_REQUIRED ACTION_
Print the lines of the data, starting with the first, up to and including the line where "order: Galliformes" appears.
─── DATA PROVIDED ───
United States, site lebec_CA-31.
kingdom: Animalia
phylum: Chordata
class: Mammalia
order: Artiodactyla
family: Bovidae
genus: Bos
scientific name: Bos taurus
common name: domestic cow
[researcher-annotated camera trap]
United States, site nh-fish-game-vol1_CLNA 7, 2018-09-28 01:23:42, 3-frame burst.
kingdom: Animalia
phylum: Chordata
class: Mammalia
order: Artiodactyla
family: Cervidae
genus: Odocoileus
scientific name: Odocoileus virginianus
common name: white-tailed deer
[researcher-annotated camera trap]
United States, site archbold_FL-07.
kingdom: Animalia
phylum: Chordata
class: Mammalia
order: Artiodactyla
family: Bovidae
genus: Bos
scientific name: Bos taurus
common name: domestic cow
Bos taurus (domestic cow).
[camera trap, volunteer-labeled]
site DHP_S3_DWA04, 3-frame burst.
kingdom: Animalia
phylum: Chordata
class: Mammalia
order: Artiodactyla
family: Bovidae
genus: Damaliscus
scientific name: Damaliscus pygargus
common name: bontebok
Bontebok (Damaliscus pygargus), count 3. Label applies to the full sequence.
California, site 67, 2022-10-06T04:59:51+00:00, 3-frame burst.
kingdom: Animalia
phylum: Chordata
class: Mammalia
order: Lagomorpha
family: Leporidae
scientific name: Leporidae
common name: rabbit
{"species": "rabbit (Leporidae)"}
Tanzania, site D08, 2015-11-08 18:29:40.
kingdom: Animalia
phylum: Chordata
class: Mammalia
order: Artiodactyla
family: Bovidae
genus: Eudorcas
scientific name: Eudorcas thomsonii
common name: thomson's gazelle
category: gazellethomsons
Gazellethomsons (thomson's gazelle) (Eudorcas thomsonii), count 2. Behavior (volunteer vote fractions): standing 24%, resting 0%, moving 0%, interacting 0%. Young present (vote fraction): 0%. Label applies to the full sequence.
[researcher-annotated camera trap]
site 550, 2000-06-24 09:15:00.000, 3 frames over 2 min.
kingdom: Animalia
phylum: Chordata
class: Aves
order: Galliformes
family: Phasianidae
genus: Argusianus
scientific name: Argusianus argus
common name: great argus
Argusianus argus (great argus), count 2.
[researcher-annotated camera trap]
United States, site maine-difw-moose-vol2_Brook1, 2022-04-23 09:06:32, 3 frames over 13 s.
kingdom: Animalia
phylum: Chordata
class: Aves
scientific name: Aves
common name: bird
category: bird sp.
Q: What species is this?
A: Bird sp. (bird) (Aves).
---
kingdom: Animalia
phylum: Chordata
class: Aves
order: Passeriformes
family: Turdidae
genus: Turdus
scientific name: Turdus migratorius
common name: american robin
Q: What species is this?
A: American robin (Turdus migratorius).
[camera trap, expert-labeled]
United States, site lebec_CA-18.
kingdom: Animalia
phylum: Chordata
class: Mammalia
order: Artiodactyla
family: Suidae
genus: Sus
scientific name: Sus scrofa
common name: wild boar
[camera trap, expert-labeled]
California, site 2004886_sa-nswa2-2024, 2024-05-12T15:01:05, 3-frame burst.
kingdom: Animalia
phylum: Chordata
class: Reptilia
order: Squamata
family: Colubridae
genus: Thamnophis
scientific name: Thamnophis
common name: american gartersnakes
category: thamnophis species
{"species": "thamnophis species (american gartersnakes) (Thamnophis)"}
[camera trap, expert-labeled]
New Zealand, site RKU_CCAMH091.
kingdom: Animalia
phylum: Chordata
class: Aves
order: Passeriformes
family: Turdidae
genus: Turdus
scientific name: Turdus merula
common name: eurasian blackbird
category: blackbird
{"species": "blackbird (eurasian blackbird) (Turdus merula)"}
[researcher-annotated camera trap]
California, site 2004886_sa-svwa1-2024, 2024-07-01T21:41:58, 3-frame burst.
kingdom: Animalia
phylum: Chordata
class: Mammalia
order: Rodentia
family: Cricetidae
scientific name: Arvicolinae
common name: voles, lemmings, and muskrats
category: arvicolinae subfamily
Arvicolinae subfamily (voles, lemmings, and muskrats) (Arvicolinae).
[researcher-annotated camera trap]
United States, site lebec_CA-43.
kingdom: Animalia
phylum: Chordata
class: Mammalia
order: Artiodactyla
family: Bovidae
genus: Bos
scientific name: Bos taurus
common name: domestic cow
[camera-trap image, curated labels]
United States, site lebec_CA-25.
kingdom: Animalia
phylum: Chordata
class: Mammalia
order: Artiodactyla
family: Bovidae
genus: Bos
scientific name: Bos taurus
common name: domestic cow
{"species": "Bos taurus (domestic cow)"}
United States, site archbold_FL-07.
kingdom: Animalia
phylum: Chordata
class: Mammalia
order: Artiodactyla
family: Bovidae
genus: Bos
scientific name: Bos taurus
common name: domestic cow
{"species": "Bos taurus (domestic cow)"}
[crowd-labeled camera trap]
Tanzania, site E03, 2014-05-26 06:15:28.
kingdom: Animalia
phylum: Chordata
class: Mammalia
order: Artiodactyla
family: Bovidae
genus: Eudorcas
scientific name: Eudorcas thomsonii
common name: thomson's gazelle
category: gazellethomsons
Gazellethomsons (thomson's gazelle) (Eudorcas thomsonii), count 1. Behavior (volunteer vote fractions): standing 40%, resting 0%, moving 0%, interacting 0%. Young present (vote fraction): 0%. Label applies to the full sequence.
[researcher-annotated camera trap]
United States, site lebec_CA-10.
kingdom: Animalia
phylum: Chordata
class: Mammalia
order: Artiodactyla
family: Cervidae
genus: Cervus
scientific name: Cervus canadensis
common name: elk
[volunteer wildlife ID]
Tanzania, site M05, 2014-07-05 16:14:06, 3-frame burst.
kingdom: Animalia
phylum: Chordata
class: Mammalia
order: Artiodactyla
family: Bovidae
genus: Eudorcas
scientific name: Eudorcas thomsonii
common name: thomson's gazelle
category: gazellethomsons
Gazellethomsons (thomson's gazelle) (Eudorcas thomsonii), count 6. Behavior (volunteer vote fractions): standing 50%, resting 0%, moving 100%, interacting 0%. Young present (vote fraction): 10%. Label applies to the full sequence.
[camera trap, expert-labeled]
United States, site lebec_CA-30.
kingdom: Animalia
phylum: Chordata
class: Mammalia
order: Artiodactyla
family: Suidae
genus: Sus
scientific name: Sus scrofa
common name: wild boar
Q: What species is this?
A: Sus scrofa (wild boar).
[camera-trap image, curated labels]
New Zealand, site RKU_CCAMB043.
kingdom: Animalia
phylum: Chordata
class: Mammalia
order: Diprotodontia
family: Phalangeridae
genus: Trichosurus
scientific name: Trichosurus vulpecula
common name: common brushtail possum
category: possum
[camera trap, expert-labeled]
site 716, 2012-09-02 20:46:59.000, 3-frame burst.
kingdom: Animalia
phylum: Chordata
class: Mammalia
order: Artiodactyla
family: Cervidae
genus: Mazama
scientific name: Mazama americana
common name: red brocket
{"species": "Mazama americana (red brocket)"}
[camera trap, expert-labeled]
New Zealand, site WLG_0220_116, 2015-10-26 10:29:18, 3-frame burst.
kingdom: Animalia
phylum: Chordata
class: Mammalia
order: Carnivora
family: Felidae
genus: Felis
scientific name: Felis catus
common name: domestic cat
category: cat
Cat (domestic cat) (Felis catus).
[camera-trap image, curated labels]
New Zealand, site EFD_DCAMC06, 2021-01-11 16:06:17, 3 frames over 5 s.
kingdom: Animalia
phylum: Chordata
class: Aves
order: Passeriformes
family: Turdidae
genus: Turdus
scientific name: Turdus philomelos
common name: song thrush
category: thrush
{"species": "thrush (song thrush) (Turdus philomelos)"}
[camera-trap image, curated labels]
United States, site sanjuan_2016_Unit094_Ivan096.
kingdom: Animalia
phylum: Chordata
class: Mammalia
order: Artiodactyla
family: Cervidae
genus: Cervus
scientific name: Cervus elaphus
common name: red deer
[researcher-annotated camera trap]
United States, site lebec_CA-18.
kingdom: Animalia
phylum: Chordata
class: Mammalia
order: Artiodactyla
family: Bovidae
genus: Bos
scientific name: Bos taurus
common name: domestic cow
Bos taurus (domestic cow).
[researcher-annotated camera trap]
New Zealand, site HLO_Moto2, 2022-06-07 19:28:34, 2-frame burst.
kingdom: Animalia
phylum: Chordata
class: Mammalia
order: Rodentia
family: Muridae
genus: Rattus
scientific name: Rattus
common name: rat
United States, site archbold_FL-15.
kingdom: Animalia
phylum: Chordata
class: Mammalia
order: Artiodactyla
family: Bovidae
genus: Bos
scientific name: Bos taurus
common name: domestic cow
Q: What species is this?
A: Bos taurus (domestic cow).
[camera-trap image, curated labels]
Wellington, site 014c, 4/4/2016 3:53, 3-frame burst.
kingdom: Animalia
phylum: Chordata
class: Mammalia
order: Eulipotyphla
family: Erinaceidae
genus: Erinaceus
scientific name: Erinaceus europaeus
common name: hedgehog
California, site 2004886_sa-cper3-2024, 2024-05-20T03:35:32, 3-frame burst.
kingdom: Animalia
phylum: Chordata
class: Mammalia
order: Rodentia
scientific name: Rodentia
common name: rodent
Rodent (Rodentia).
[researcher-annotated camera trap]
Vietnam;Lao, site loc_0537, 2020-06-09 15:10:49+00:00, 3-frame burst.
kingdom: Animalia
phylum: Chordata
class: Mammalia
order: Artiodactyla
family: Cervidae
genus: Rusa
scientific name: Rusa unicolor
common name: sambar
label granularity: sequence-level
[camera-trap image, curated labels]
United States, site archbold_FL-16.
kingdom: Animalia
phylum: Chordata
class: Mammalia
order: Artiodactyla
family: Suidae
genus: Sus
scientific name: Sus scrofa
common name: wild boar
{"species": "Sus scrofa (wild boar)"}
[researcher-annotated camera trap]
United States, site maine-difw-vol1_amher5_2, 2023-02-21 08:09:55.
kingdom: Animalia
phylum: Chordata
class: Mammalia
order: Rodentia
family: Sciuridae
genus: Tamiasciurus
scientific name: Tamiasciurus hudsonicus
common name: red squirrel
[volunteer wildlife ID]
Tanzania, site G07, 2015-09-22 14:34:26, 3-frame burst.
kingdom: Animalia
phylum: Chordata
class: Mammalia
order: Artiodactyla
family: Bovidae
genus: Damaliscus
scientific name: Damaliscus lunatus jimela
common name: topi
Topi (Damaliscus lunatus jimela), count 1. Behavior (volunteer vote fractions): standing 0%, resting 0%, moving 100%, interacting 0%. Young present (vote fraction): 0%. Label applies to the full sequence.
───
_RESULT BELOW_
United States, site lebec_CA-31.
kingdom: Animalia
phylum: Chordata
class: Mammalia
order: Artiodactyla
family: Bovidae
genus: Bos
scientific name: Bos taurus
common name: domestic cow
[researcher-annotated camera trap]
United States, site nh-fish-game-vol1_CLNA 7, 2018-09-28 01:23:42, 3-frame burst.
kingdom: Animalia
phylum: Chordata
class: Mammalia
order: Artiodactyla
family: Cervidae
genus: Odocoileus
scientific name: Odocoileus virginianus
common name: white-tailed deer
[researcher-annotated camera trap]
United States, site archbold_FL-07.
kingdom: Animalia
phylum: Chordata
class: Mammalia
order: Artiodactyla
family: Bovidae
genus: Bos
scientific name: Bos taurus
common name: domestic cow
Bos taurus (domestic cow).
[camera trap, volunteer-labeled]
site DHP_S3_DWA04, 3-frame burst.
kingdom: Animalia
phylum: Chordata
class: Mammalia
order: Artiodactyla
family: Bovidae
genus: Damaliscus
scientific name: Damaliscus pygargus
common name: bontebok
Bontebok (Damaliscus pygargus), count 3. Label applies to the full sequence.
California, site 67, 2022-10-06T04:59:51+00:00, 3-frame burst.
kingdom: Animalia
phylum: Chordata
class: Mammalia
order: Lagomorpha
family: Leporidae
scientific name: Leporidae
common name: rabbit
{"species": "rabbit (Leporidae)"}
Tanzania, site D08, 2015-11-08 18:29:40.
kingdom: Animalia
phylum: Chordata
class: Mammalia
order: Artiodactyla
family: Bovidae
genus: Eudorcas
scientific name: Eudorcas thomsonii
common name: thomson's gazelle
category: gazellethomsons
Gazellethomsons (thomson's gazelle) (Eudorcas thomsonii), count 2. Behavior (volunteer vote fractions): standing 24%, resting 0%, moving 0%, interacting 0%. Young present (vote fraction): 0%. Label applies to the full sequence.
[researcher-annotated camera trap]
site 550, 2000-06-24 09:15:00.000, 3 frames over 2 min.
kingdom: Animalia
phylum: Chordata
class: Aves
order: Galliformes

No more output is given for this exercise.